43 looks around me, focusing on our garden, and using it as a metaphor for time passing, and its role as a space nurturing our family, which we nurture back. I am writing a series of poems which track the garden as it changes through the four seasons, and explores how I and my family use it – as a source of food, a place for games and fun, an environment to influence and impress ourselves upon. I am interested in how we use these spaces reflects us and our ambitions and outlook. Also how a garden provides a buffer against the wider world, and how one sees a garden as a refuge, and a platform for exploration.
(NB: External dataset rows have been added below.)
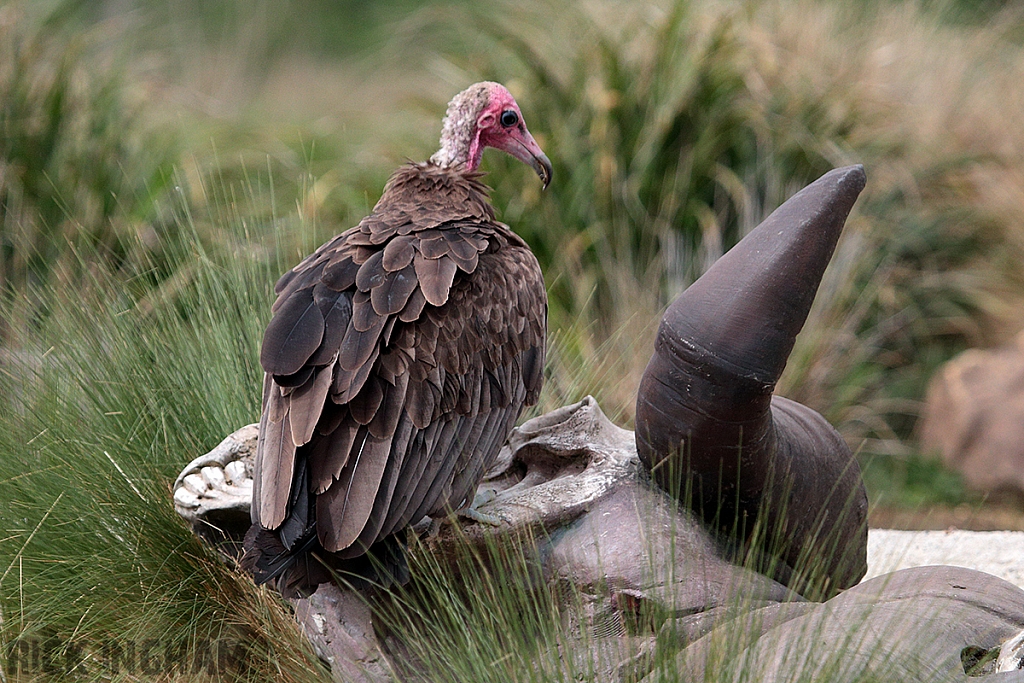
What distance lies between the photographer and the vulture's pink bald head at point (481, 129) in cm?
338

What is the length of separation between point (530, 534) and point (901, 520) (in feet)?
11.4

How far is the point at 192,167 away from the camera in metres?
6.47

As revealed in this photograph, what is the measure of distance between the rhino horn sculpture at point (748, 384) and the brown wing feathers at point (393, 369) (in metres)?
0.41

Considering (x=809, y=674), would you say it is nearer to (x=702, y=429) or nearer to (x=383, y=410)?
(x=702, y=429)

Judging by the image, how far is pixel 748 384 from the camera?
2512 millimetres

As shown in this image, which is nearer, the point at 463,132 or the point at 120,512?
the point at 120,512

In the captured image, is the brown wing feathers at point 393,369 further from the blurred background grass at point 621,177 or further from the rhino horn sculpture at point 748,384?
the blurred background grass at point 621,177

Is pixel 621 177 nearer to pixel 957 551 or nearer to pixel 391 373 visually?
pixel 957 551

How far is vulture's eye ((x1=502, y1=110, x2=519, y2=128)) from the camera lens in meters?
3.42

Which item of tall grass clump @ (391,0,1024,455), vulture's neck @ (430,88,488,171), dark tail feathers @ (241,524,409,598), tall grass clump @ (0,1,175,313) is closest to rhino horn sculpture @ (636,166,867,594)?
dark tail feathers @ (241,524,409,598)

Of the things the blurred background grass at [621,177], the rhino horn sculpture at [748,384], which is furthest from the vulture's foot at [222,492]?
the rhino horn sculpture at [748,384]

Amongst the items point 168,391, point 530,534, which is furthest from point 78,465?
point 530,534

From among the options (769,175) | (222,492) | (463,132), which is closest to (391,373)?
(222,492)

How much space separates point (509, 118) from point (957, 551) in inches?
93.2
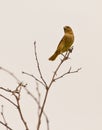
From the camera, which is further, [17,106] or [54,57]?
[54,57]

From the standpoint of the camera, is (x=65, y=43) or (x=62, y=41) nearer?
(x=65, y=43)

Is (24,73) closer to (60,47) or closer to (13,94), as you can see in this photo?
(13,94)

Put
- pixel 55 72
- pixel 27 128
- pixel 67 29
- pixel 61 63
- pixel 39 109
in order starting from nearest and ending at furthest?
1. pixel 27 128
2. pixel 39 109
3. pixel 55 72
4. pixel 61 63
5. pixel 67 29

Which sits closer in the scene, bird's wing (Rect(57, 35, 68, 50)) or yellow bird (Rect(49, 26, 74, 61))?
yellow bird (Rect(49, 26, 74, 61))

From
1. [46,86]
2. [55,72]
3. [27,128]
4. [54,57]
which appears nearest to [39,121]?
[27,128]

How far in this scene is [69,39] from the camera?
30.4 feet

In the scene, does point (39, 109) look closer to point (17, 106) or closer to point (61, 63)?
point (17, 106)

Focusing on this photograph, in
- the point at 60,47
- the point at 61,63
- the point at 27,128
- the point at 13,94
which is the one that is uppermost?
the point at 60,47

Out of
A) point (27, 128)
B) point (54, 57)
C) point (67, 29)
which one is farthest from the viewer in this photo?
point (67, 29)

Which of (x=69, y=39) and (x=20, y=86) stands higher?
(x=69, y=39)

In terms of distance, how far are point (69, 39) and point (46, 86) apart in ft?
15.4

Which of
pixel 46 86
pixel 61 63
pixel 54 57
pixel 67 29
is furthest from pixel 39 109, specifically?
pixel 67 29

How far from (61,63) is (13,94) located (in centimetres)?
108

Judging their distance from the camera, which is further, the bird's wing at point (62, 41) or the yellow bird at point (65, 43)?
the bird's wing at point (62, 41)
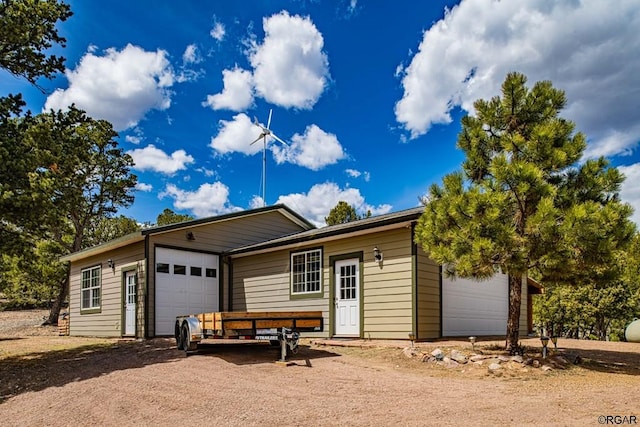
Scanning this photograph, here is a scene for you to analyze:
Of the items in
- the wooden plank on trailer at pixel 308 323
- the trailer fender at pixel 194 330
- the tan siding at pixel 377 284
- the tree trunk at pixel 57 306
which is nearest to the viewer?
the wooden plank on trailer at pixel 308 323

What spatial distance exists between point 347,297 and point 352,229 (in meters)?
1.82

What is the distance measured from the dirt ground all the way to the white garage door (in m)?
2.03

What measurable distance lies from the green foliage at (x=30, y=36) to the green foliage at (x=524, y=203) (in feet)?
30.2

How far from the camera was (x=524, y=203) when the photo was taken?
870 cm

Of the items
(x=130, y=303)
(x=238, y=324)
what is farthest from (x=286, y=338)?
(x=130, y=303)

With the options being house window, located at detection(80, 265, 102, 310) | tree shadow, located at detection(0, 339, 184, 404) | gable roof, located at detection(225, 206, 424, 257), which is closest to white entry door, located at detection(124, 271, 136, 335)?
house window, located at detection(80, 265, 102, 310)

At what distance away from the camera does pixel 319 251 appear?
1370cm

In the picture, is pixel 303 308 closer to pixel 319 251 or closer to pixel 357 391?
pixel 319 251

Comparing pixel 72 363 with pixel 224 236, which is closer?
pixel 72 363

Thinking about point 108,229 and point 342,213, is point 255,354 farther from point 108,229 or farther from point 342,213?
point 108,229

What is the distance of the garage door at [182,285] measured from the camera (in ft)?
49.5

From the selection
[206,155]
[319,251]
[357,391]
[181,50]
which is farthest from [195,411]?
[206,155]

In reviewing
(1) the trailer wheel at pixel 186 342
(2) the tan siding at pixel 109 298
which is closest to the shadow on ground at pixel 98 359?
(1) the trailer wheel at pixel 186 342

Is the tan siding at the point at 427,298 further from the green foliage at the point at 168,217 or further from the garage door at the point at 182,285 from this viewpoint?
the green foliage at the point at 168,217
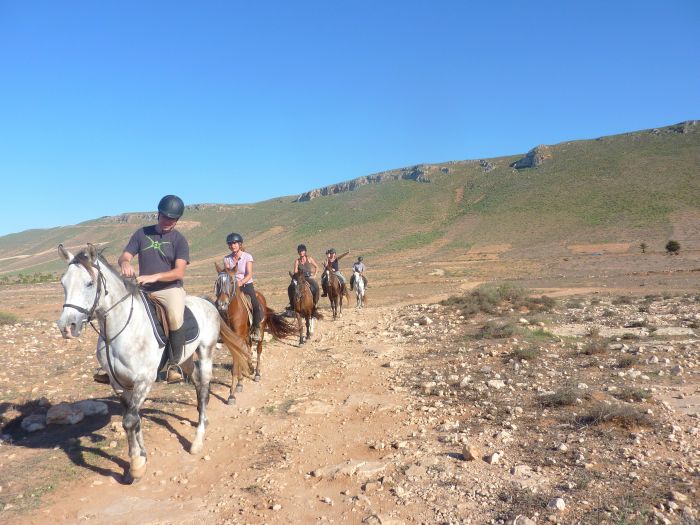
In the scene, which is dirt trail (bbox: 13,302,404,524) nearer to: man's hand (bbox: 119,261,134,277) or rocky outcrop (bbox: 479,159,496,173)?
man's hand (bbox: 119,261,134,277)

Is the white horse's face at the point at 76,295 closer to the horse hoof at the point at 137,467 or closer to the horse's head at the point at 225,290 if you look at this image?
the horse hoof at the point at 137,467

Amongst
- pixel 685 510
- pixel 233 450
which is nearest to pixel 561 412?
pixel 685 510

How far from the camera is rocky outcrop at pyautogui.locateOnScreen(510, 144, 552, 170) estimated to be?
100 m

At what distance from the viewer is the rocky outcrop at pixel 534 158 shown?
100 m

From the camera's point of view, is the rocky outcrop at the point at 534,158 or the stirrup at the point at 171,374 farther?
the rocky outcrop at the point at 534,158

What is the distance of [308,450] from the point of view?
5473 mm

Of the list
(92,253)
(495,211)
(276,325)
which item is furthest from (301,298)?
(495,211)

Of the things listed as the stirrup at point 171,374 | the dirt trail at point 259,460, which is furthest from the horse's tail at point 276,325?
the stirrup at point 171,374

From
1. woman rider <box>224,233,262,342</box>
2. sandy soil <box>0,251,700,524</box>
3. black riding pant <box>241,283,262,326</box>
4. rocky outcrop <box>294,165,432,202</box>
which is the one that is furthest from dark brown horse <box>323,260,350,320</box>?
rocky outcrop <box>294,165,432,202</box>

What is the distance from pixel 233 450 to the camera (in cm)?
562

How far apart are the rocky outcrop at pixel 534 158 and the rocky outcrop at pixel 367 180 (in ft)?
84.7

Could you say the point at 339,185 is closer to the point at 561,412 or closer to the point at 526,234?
the point at 526,234

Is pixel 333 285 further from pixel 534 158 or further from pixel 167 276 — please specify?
pixel 534 158

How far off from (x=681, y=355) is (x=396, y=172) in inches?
5138
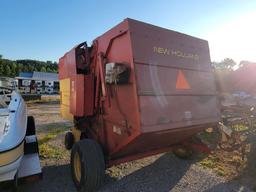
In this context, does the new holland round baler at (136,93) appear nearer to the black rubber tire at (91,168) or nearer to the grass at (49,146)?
the black rubber tire at (91,168)

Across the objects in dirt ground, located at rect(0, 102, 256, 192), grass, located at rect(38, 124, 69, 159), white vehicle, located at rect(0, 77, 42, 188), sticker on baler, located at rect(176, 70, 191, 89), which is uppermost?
sticker on baler, located at rect(176, 70, 191, 89)

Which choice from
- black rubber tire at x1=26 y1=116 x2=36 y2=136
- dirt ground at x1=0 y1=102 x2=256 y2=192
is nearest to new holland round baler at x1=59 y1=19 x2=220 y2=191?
dirt ground at x1=0 y1=102 x2=256 y2=192

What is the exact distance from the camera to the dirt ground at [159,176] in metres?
3.98

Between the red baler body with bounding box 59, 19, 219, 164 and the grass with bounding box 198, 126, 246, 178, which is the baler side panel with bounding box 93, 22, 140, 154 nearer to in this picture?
the red baler body with bounding box 59, 19, 219, 164

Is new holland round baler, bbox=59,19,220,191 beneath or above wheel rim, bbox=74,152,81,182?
above

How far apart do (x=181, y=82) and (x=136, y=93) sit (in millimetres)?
902

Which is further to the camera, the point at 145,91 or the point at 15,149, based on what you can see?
the point at 145,91

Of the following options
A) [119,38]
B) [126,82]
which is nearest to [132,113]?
[126,82]

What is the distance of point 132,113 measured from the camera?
324 cm

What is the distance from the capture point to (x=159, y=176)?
448cm

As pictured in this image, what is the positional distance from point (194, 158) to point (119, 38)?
3.29 metres

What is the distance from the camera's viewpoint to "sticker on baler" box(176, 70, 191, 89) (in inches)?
142

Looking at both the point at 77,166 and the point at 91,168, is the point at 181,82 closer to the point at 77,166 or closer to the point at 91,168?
the point at 91,168

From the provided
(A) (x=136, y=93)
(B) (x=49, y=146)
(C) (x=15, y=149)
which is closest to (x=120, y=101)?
(A) (x=136, y=93)
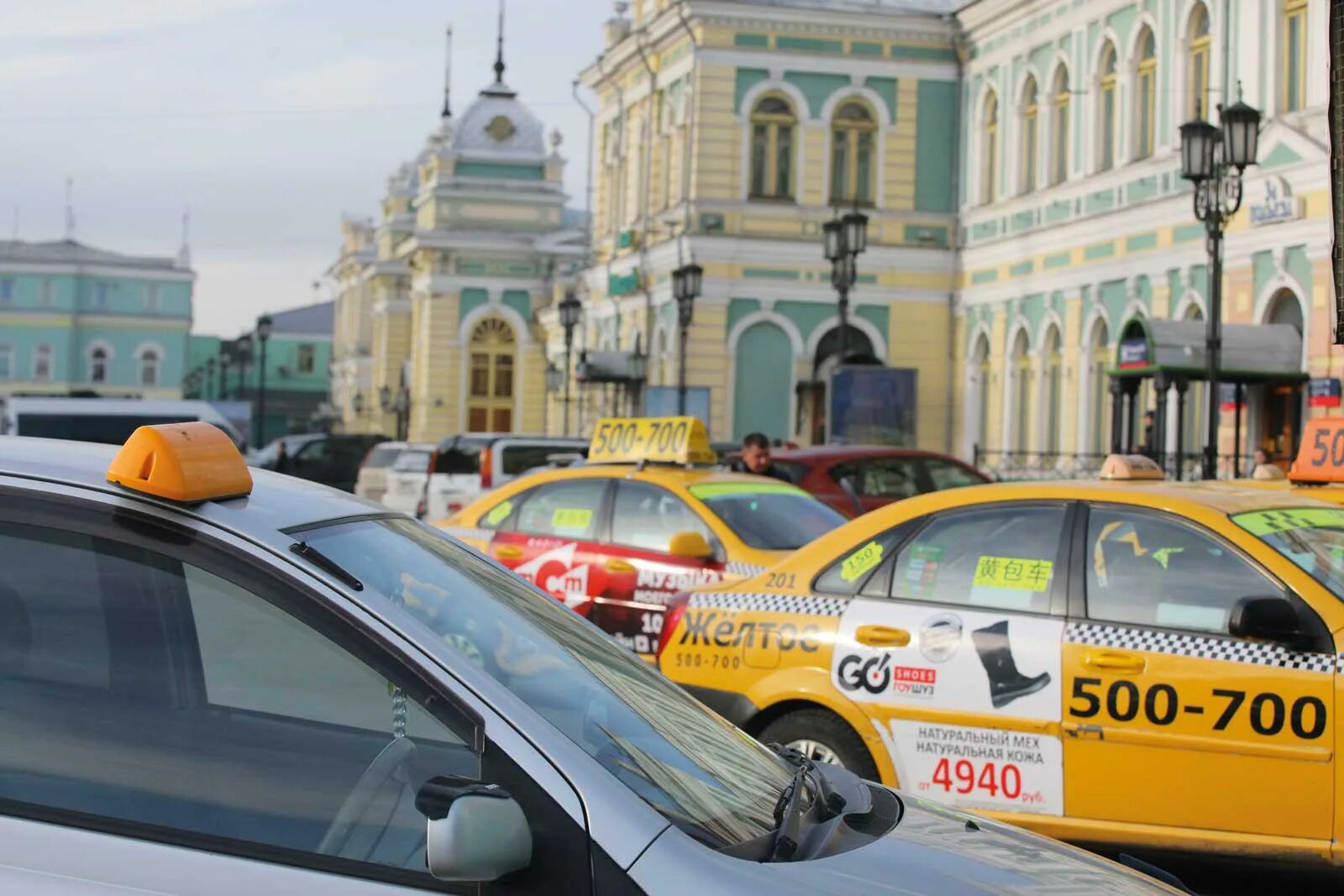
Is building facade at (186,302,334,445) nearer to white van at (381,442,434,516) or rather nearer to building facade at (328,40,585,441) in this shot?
building facade at (328,40,585,441)

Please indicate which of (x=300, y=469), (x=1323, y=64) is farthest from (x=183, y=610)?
(x=300, y=469)

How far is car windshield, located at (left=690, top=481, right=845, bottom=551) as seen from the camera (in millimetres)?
11484

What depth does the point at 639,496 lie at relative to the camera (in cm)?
1186

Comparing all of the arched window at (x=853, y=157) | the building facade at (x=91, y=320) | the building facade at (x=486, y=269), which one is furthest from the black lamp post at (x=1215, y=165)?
the building facade at (x=91, y=320)

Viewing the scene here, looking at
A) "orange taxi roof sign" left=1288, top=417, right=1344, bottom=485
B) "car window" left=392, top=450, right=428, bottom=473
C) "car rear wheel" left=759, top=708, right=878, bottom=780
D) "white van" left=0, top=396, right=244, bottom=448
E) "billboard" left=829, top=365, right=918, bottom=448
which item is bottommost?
"car rear wheel" left=759, top=708, right=878, bottom=780

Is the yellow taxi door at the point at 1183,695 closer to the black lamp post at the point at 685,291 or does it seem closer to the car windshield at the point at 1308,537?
the car windshield at the point at 1308,537

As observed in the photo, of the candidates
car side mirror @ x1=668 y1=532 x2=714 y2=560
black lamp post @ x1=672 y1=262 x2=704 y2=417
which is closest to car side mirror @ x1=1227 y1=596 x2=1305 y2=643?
car side mirror @ x1=668 y1=532 x2=714 y2=560

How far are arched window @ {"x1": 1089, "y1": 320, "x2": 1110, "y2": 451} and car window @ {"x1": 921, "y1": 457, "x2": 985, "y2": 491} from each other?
46.0 feet

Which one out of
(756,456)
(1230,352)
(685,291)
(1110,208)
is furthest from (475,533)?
(685,291)

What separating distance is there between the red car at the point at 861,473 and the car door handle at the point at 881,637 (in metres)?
9.53

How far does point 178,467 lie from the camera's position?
11.3 ft

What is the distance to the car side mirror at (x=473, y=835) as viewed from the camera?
118 inches

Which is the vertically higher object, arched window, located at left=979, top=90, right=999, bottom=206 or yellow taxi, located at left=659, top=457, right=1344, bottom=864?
arched window, located at left=979, top=90, right=999, bottom=206

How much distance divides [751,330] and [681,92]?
220 inches
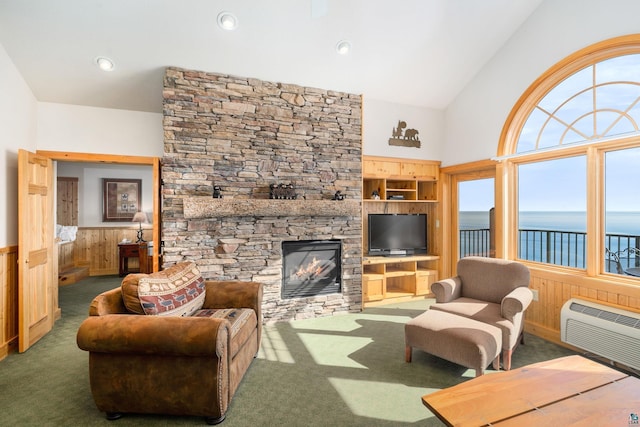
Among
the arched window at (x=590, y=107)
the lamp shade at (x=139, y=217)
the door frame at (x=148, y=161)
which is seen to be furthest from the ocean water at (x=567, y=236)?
the lamp shade at (x=139, y=217)

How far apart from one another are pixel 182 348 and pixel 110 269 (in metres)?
6.00

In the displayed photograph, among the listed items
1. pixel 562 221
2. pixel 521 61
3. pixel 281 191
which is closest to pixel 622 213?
pixel 562 221

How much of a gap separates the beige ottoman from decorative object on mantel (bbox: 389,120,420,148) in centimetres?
280

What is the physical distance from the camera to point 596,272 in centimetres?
332

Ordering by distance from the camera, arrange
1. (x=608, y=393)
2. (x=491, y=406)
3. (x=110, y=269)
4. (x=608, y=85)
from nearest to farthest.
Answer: (x=491, y=406)
(x=608, y=393)
(x=608, y=85)
(x=110, y=269)

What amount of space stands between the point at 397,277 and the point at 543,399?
11.7ft

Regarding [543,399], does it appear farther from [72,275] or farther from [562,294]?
[72,275]

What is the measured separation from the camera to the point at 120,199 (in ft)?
23.1

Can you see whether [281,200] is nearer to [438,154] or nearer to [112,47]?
[112,47]

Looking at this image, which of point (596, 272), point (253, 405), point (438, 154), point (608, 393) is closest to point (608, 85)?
point (596, 272)

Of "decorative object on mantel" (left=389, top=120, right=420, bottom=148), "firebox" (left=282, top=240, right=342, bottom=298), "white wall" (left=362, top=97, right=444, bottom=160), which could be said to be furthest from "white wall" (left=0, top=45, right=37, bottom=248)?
"decorative object on mantel" (left=389, top=120, right=420, bottom=148)

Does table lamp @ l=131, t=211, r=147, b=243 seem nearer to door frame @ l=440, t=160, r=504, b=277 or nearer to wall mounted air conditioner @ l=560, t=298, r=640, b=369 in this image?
door frame @ l=440, t=160, r=504, b=277

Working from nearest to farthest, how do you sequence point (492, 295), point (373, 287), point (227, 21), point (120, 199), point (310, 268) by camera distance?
point (227, 21) → point (492, 295) → point (310, 268) → point (373, 287) → point (120, 199)

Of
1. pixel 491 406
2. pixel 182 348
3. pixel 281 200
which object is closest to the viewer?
pixel 491 406
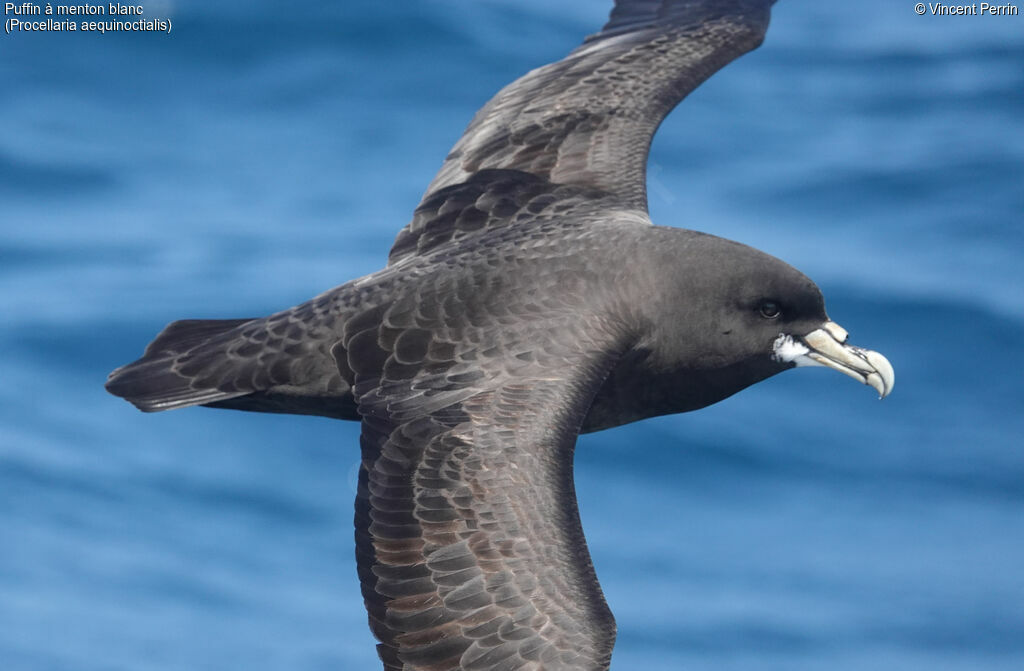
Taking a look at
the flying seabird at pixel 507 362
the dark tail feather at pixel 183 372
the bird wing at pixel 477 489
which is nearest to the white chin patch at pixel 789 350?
the flying seabird at pixel 507 362

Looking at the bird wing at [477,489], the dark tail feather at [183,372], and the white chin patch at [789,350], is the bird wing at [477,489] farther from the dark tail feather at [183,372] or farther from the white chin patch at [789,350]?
the white chin patch at [789,350]

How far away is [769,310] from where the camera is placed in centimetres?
845

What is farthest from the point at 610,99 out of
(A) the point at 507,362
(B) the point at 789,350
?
(A) the point at 507,362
What lies over the hedge, or through the garden gate?
Here’s a poem (work in progress) which is currently called December:
A night burst of inter-galactic loving
has rinded the garden white,
our lawn a west country landing
for moon beams,
spent kisses iron in our lawn.
Through my study window
I watch my boys’ garden play, their
joy pricked by the morning’s cold blade,
What better way than football
to crack this white morning?
They are visible, then gone.
And back, noise first, they
maul, merge and pull apart,
one boy hoofs the ball
and the lawn is empty.
My daughter arrives, chasing the dog,
which chases the boys who chase the ball;
the silly girl hooting, already the action is drawing off,
she is treading home down icy steps
and my heart is lost to her.
Her brothers stop to conspire,
witness to something amusing;
their low gravity of the same opinion.
They snigger,
and at that moment
new planetary developments flare
sun rays against the trees,
the garden catches fire,
and my boys
shine gold.
One gilded youth shoves the other,
he shoves back, and they take off.
The fire is doused, the lawn dulls to ice
and I am alone, watching nothing,
imagining what comes next for them:
clowning and hulking on into
men with full hands
and world-rounded faces
until their own loads turn them grey,
and mine kills me.
The boys reappear, booting their elder selves
into the garden of their father’s imagination.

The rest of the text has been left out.